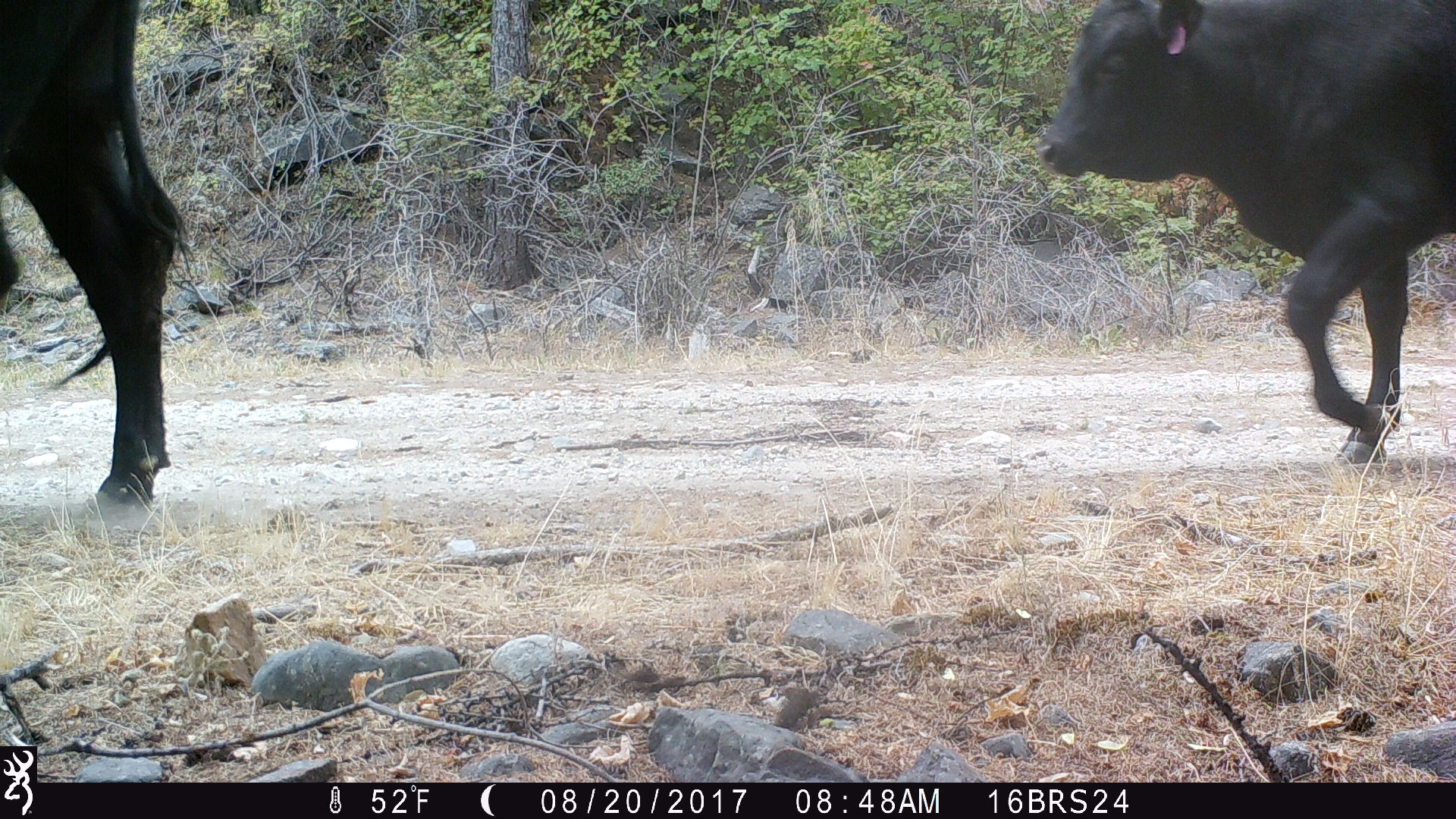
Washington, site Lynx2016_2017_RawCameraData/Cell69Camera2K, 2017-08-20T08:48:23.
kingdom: Animalia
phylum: Chordata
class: Mammalia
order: Artiodactyla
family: Bovidae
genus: Bos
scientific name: Bos taurus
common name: domestic cattle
Domestic cattle (Bos taurus). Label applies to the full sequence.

**Work instruction:** Reproduce the data word for word without its images.

**Exercise output:**
Washington, site Lynx2016_2017_RawCameraData/Cell69Camera2K, 2017-08-20T08:48:23.
kingdom: Animalia
phylum: Chordata
class: Mammalia
order: Artiodactyla
family: Bovidae
genus: Bos
scientific name: Bos taurus
common name: domestic cattle
Domestic cattle (Bos taurus). Label applies to the full sequence.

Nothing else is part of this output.